- ESTRATTO DEL DOCUMENTO
§ §
De Zerbi ha parlato in maniera approfondita del suo rapporto con il calcio e della sua vita nel calcio: "C’è un momento preciso della mia vita dove inizio a fare calcio per sistemare la mia famiglia. Passo dall’oratorio al Lumezzane e poi al Milan, fra il 1992 e il 1994, in coincidenza con la crisi economica in casa: siamo costretti a vendere la fabbrica di tappetini e passiamo anni molto difficili. A quel punto non scherzavo più. Uscito dalla Primavera, il giorno dopo la firma del primo quinquennale col Milan, ero in filiale a firmare il mutuo per comprare la casa ai miei genitori. Il calcio per me non è mai stato solo divertimento. Ho fatto gli ultimi anni di carriera in Romania, lontano dalla famiglia. Poi ho iniziato ad allenare e mi sono perso l’infanzia e l’adolescenza dei miei figli. Con i giocatori e lo staff cerco un rapporto: se oltre a rispetto e stima c’è anche l’affetto è un mix esplosivo. Cerco una connessione, anche con l’ambiente".

De Zerbi: "Contento per Gasperini, un po' tifo per lui"
§ §
- DATI FORNITI
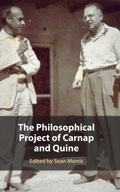 The Philosophical Project of Carnap and Quine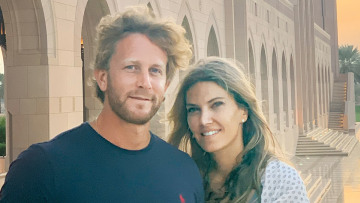 Η Εύα (Καϊλή) βρήκε τον Αδάμ της στην Ευρωβουλή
§ §
- REQUISITI RICHIESTI
1. Secondo il brano su De Zerbi, in quale paese ha disputato gli ultimi anni della sua carriera da calciatore?
2. Scrivi il seguito del brano su De Zerbi, ripartendo subito dopo l'ultima riga.

- ESITI PER COMPITO
1. In Romania.

2.
De Zerbi ha inoltra raccontato: "Il settore giovanile del Milan era una scuola. Maldini, Baresi, Tassotti e tutti quei grandi giocatori mi hanno insegnato l’etica nel calcio, il valore dell’allenamento, il fatto di allenarti più forte dopo una vittoria, il rispetto dentro a un gruppo, a partire dagli orari. Io mi sento un figlio di Milanello, del Milan, quello vero. Ho buona autostima, ma mi sento a disagio perché 10 anni fa ero in D e non mi vedo come vedono gli altri. Di sicuro ho sempre avuto le idee chiare su come volevo che la mia squadra stesse in campo. C’è chi mi ama, chi mi odia e non sono predisposto a farmi capire e conoscere da tutti. Ma il calcio ha preso una direzione del gioco di un certo tipo. Mi manca l'Italia? Sì, sono italiano e seguo tantissimo il campionato. Ma sto bene anche all’estero. Sono contento per Gasperini, che all’Inter pagò colpe non sue: un po’ tifo per lui, perché gli avevano dato l’etichetta che non poteva sedersi su una grande panchina. E invece può stare ovunque. Il Napoli è più che vivo, l’Inter è forse ancora la più forte, il Milan sta giocando bene. È bello vedere tanta competitività".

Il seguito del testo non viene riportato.